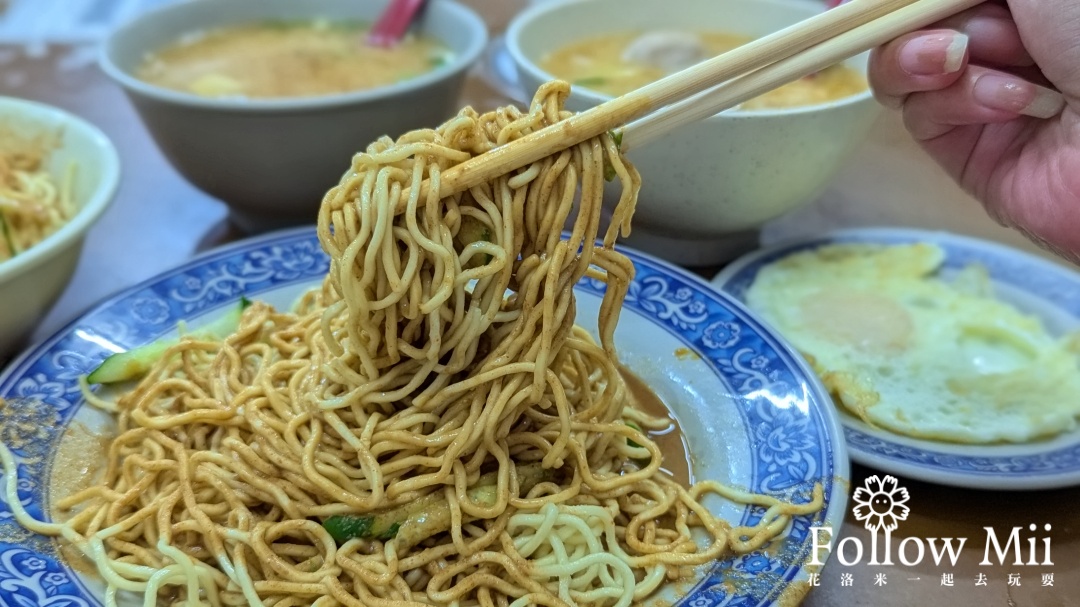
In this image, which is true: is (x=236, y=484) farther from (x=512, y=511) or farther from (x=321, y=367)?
(x=512, y=511)

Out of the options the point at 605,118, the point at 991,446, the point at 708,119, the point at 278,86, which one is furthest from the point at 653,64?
the point at 991,446

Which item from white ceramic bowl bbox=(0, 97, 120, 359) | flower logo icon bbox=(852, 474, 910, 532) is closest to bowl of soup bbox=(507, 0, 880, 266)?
flower logo icon bbox=(852, 474, 910, 532)

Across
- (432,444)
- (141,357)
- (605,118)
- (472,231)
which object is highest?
(605,118)

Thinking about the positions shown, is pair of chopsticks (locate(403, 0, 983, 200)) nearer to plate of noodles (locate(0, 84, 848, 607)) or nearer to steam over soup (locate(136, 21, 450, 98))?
plate of noodles (locate(0, 84, 848, 607))

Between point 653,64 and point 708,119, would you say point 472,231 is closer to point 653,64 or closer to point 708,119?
point 708,119

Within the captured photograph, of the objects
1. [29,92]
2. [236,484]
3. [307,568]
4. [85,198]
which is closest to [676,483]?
[307,568]
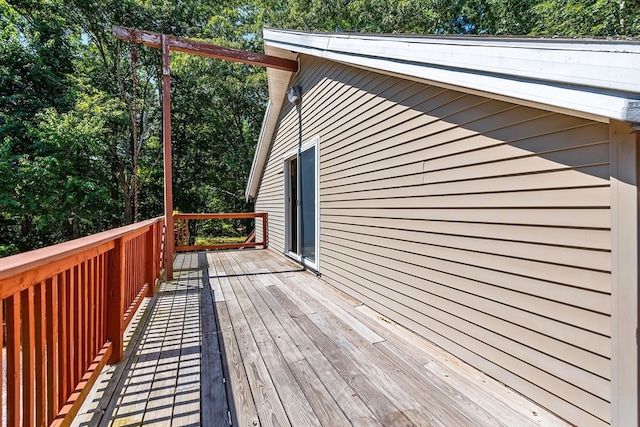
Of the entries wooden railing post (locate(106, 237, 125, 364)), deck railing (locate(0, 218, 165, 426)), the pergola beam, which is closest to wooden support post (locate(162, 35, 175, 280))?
the pergola beam

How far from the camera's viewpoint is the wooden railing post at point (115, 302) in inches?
84.4

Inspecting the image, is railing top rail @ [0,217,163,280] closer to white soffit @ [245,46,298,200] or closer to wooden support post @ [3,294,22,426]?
wooden support post @ [3,294,22,426]

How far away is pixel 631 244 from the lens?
130 centimetres

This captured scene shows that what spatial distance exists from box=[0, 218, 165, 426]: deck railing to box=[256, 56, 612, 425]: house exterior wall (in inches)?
88.1

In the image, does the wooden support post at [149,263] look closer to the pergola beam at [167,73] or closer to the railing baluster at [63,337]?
the pergola beam at [167,73]

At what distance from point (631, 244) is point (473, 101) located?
1189mm

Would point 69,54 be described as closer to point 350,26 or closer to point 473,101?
point 350,26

○ ○ ○ ○ ○ ○ ○

**Given request:**
Copy out the lines of the material between the line holding "Inspecting the image, is" and the line holding "130 centimetres", inclusive, reproducing them character for character.

**The response:**
Inspecting the image, is railing top rail @ [0,217,163,280] closer to white soffit @ [245,46,298,200] or closer to wooden support post @ [3,294,22,426]?
wooden support post @ [3,294,22,426]

How far away is pixel 631 244 from the lens?
130 centimetres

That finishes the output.